## Records for the task
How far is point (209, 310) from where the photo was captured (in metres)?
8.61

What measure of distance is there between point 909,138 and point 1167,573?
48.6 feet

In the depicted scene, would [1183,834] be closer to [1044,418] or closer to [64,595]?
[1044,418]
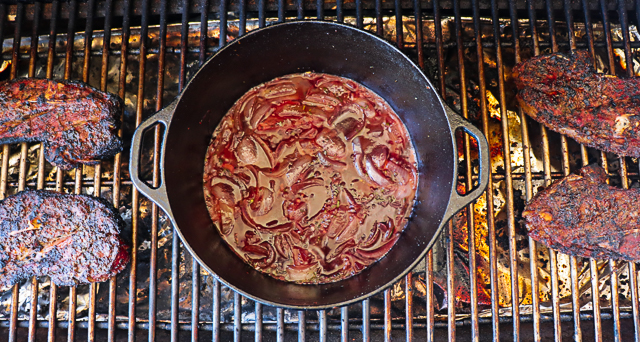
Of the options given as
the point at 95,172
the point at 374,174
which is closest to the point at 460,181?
the point at 374,174

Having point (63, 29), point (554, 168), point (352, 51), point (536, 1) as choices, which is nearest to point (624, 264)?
point (554, 168)

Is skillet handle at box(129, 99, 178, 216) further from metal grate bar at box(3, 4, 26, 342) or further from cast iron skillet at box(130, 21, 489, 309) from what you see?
metal grate bar at box(3, 4, 26, 342)

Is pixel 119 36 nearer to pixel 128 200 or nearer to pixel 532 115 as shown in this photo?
pixel 128 200

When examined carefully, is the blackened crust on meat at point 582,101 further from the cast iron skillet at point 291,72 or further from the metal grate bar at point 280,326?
the metal grate bar at point 280,326

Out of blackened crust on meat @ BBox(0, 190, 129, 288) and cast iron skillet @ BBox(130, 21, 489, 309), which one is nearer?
cast iron skillet @ BBox(130, 21, 489, 309)

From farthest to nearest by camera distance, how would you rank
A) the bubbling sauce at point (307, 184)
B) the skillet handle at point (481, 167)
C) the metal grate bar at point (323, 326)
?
the metal grate bar at point (323, 326) < the bubbling sauce at point (307, 184) < the skillet handle at point (481, 167)

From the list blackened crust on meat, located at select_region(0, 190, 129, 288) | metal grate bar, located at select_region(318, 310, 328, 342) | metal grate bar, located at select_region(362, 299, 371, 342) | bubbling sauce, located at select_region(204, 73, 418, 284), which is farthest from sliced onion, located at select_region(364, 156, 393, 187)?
blackened crust on meat, located at select_region(0, 190, 129, 288)

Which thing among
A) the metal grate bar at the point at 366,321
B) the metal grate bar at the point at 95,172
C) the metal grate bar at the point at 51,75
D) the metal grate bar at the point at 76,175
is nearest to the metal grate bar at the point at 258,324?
the metal grate bar at the point at 366,321
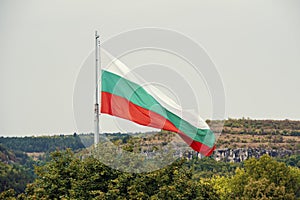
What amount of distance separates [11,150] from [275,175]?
48.1 m

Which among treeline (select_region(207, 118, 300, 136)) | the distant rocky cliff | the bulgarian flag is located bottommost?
the bulgarian flag

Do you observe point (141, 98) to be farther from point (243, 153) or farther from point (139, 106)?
point (243, 153)

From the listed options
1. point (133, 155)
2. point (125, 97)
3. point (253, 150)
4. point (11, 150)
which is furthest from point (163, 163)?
point (253, 150)

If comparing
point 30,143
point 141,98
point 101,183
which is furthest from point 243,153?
Result: point 141,98

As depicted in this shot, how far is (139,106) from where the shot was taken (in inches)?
1084

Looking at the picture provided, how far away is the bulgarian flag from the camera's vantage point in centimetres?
2750

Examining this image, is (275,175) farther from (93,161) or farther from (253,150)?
(253,150)

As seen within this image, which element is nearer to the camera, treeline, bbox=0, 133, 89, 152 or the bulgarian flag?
the bulgarian flag

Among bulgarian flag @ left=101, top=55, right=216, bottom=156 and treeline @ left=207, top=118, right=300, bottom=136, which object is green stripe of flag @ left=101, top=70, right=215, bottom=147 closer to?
bulgarian flag @ left=101, top=55, right=216, bottom=156

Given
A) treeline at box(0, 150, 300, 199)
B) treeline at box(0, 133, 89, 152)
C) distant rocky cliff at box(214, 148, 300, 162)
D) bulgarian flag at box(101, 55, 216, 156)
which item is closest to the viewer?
bulgarian flag at box(101, 55, 216, 156)

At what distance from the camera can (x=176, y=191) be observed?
29.2 metres

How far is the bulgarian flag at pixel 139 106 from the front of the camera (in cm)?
2750

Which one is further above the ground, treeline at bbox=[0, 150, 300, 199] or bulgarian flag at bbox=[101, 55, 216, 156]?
bulgarian flag at bbox=[101, 55, 216, 156]

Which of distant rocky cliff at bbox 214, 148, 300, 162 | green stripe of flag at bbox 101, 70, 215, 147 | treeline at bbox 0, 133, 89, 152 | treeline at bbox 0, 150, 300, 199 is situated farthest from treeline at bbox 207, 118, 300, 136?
green stripe of flag at bbox 101, 70, 215, 147
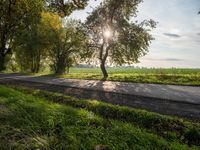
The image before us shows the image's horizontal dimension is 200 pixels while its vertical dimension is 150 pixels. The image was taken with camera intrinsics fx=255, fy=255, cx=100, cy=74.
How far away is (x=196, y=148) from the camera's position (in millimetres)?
5414

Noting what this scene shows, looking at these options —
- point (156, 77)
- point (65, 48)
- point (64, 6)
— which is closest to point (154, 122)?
point (64, 6)

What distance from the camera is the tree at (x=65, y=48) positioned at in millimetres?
39272

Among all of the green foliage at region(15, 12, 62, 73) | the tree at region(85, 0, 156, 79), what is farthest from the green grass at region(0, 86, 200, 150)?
the green foliage at region(15, 12, 62, 73)

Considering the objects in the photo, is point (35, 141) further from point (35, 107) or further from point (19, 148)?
point (35, 107)

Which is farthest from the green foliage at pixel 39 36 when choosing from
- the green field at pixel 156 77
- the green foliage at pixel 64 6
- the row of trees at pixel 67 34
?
the green foliage at pixel 64 6

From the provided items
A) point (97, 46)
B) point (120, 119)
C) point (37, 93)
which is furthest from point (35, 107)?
point (97, 46)

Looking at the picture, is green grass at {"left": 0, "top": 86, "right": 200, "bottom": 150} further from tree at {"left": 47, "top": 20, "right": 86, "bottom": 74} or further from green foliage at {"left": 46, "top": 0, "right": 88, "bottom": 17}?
tree at {"left": 47, "top": 20, "right": 86, "bottom": 74}

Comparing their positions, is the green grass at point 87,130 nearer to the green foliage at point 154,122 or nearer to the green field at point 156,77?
the green foliage at point 154,122

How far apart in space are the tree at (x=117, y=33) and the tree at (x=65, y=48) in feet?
27.3

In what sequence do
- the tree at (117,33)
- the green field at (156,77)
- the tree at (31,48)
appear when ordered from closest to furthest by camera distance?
the green field at (156,77), the tree at (117,33), the tree at (31,48)

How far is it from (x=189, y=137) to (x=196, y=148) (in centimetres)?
89

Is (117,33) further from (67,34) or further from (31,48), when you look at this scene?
(31,48)

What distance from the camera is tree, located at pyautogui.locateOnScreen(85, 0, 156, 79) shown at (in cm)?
2950

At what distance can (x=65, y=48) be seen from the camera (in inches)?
1578
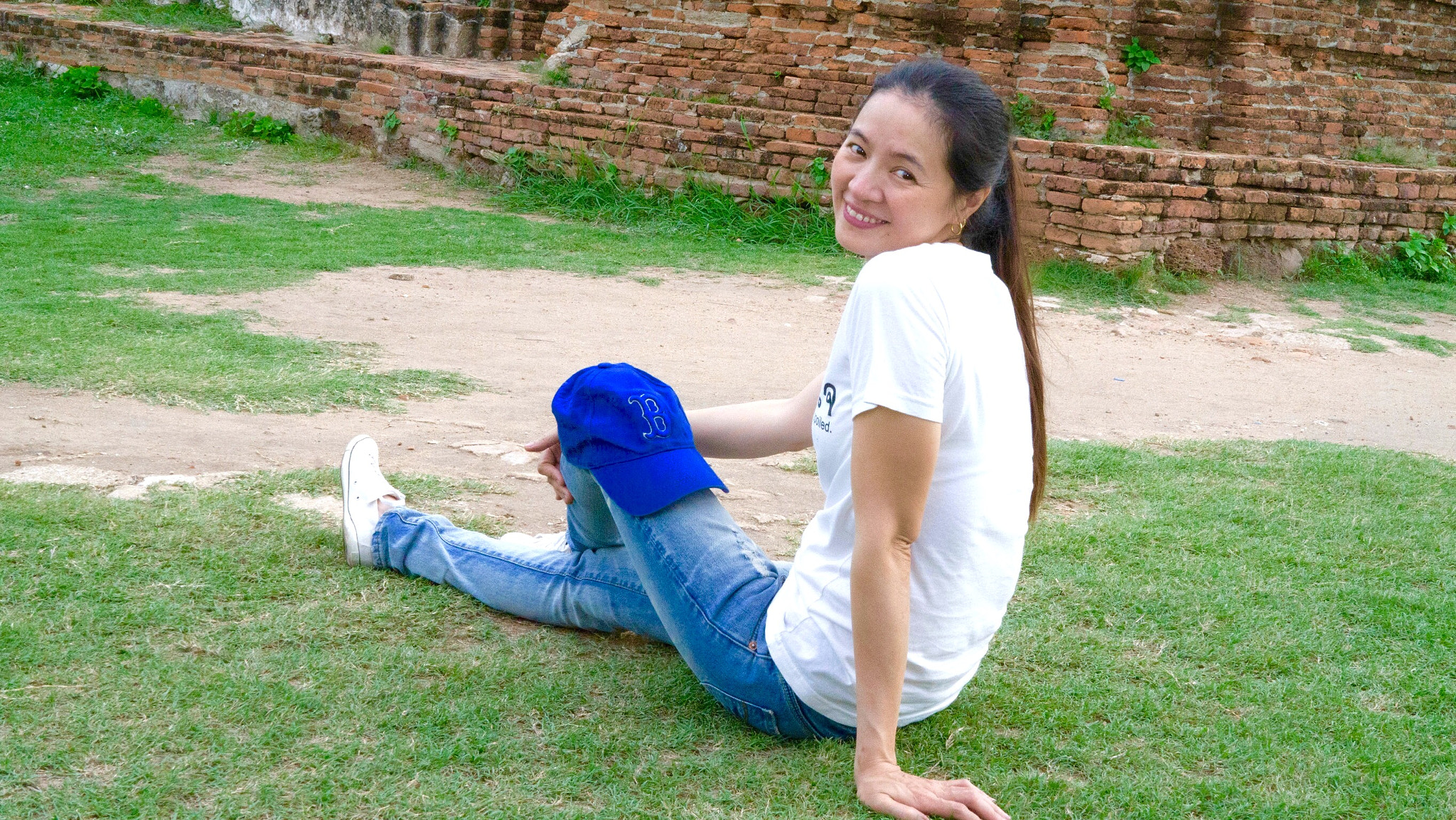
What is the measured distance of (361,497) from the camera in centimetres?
264

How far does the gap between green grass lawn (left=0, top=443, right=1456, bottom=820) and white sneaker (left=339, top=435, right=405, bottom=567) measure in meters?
0.05

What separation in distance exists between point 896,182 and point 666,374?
3030 millimetres

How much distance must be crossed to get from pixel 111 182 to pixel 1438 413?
799 centimetres

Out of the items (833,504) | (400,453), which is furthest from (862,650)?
(400,453)

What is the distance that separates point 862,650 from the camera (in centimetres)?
168

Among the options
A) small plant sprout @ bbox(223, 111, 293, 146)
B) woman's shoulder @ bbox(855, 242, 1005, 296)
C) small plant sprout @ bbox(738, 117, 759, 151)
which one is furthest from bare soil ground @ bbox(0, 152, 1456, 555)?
small plant sprout @ bbox(223, 111, 293, 146)

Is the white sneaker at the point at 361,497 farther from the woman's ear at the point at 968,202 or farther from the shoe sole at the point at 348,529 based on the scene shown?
the woman's ear at the point at 968,202

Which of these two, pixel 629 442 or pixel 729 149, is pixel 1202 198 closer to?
pixel 729 149

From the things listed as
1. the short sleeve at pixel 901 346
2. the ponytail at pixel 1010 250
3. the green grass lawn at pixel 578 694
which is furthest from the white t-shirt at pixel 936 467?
the green grass lawn at pixel 578 694

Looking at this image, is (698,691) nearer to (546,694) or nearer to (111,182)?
(546,694)

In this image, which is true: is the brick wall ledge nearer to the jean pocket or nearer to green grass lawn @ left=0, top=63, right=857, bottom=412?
green grass lawn @ left=0, top=63, right=857, bottom=412

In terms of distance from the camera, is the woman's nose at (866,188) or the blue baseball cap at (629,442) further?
the blue baseball cap at (629,442)

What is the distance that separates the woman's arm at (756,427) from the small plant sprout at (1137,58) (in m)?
6.76

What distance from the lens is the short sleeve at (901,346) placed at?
1.58 meters
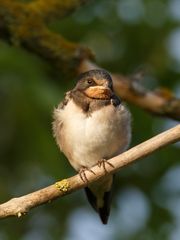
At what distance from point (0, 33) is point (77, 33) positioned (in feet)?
5.32

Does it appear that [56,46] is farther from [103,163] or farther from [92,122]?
[103,163]

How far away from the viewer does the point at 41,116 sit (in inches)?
243

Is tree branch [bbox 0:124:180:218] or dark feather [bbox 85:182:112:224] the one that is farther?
dark feather [bbox 85:182:112:224]

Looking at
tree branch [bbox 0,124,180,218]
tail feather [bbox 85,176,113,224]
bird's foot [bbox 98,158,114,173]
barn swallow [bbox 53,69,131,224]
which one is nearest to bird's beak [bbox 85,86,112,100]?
barn swallow [bbox 53,69,131,224]

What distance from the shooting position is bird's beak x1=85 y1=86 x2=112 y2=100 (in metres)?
4.88

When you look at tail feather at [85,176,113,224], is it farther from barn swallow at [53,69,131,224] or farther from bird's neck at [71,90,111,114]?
bird's neck at [71,90,111,114]

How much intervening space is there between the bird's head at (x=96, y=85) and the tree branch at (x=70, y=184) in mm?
621

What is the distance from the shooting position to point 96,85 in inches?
195

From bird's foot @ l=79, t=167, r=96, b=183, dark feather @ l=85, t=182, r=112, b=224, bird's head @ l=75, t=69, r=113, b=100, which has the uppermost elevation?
bird's head @ l=75, t=69, r=113, b=100

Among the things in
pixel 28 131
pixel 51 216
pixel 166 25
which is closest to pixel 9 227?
pixel 51 216

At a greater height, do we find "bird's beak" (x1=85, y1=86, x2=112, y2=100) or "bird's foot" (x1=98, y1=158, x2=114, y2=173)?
"bird's beak" (x1=85, y1=86, x2=112, y2=100)

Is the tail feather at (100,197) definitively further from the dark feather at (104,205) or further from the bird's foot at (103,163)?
the bird's foot at (103,163)

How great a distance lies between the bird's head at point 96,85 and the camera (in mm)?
4891

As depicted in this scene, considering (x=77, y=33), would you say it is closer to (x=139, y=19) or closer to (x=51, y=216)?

## The task
Each line from the one containing "What is the distance from" through the end of the entries, both included, is to be returned exactly, with no other lines.

## Written solution
What is the distance from the shooting position to point 96,85 in inches?
195

From bird's foot @ l=79, t=167, r=96, b=183, dark feather @ l=85, t=182, r=112, b=224, bird's head @ l=75, t=69, r=113, b=100, which has the uppermost elevation?
bird's head @ l=75, t=69, r=113, b=100

Among the things in
pixel 28 131
pixel 51 216
pixel 166 25
which is closest to pixel 9 227?
pixel 51 216

At a greater height, do we find "bird's beak" (x1=85, y1=86, x2=112, y2=100) or "bird's foot" (x1=98, y1=158, x2=114, y2=173)?
"bird's beak" (x1=85, y1=86, x2=112, y2=100)

Is the tail feather at (100,197) definitively further from the dark feather at (104,205) or further from the bird's foot at (103,163)?
the bird's foot at (103,163)

How great a distance lies between the bird's head at point 96,85 and the camera (in mm)?
4891

As depicted in this scene, considering (x=77, y=33), would you say it is closer to (x=139, y=19) or closer to (x=51, y=216)?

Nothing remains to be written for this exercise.